-- BRIEF --
A verbatim transcription of the listing below is required, without its pictures.

= = =

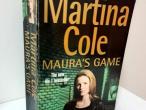 Daiktas Maura's game  2€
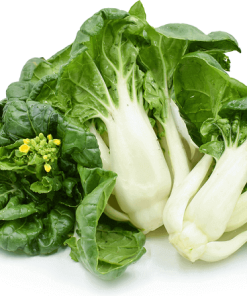 Hạt Giống Cải Pukachoy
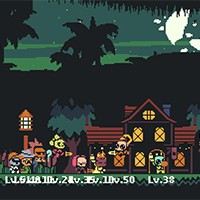 Settlemoon: Game xây dựng thị trấn nhỏ kỳ ảo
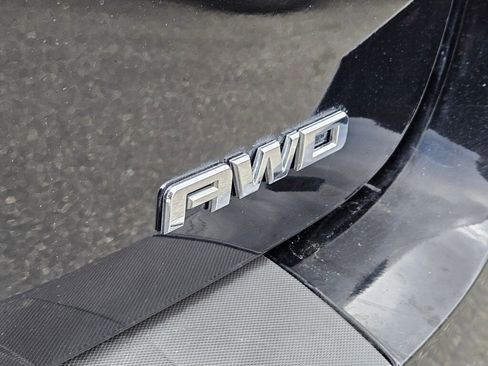 Used 2013 GMC Terrain SLT w/ LPO, Chrome Package image 10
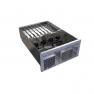 Плата Backplane Supermicro 2U SATA For SC-822T(SATA-HE2U)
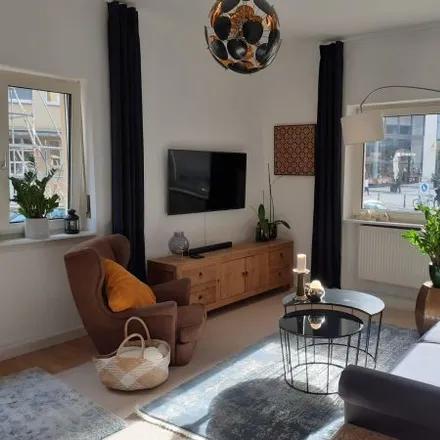 Rent this 2 bed apartment on 13 in 68161 Mannheim, Germany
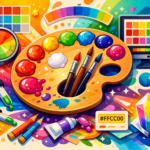 Color Picker / Palette Generator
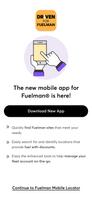 Fuelman Cartaz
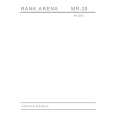RANK ARENA R1020 Service Manual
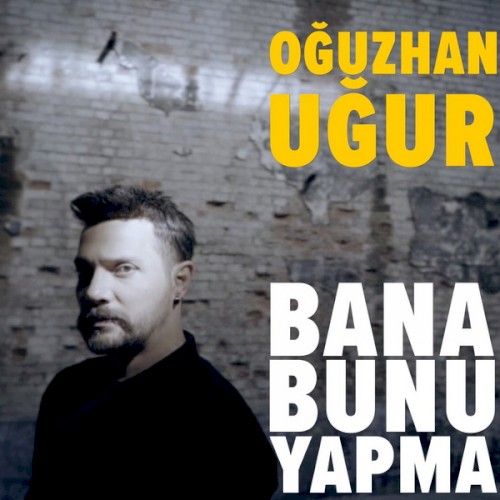 Bana Bunu Yapma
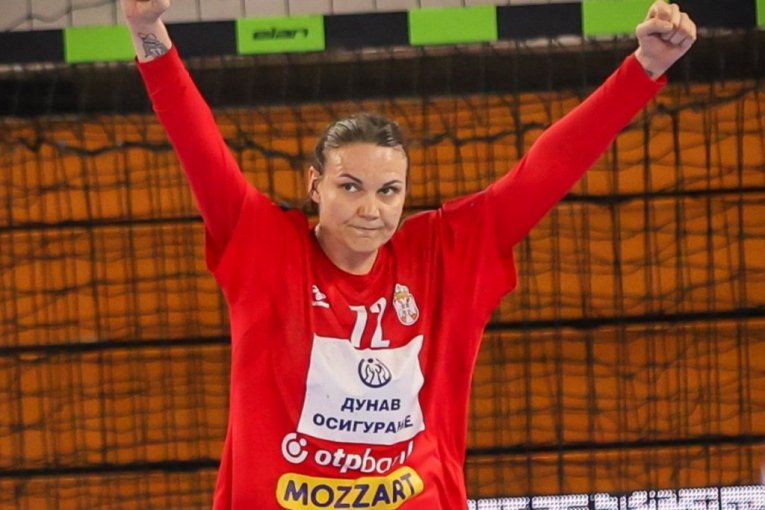 ŠOK! Vratila se Dragana Cvijić!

= = =

-- OUTPUT FOR THIS TASK --
 Daiktas Maura's game  2€
 Hạt Giống Cải Pukachoy
 Settlemoon: Game xây dựng thị trấn nhỏ kỳ ảo
 Used 2013 GMC Terrain SLT w/ LPO, Chrome Package image 10
 Плата Backplane Supermicro 2U SATA For SC-822T(SATA-HE2U)
 Rent this 2 bed apartment on 13 in 68161 Mannheim, Germany
 Color Picker / Palette Generator
 Fuelman Cartaz
RANK ARENA R1020 Service Manual
 Bana Bunu Yapma
 ŠOK! Vratila se Dragana Cvijić!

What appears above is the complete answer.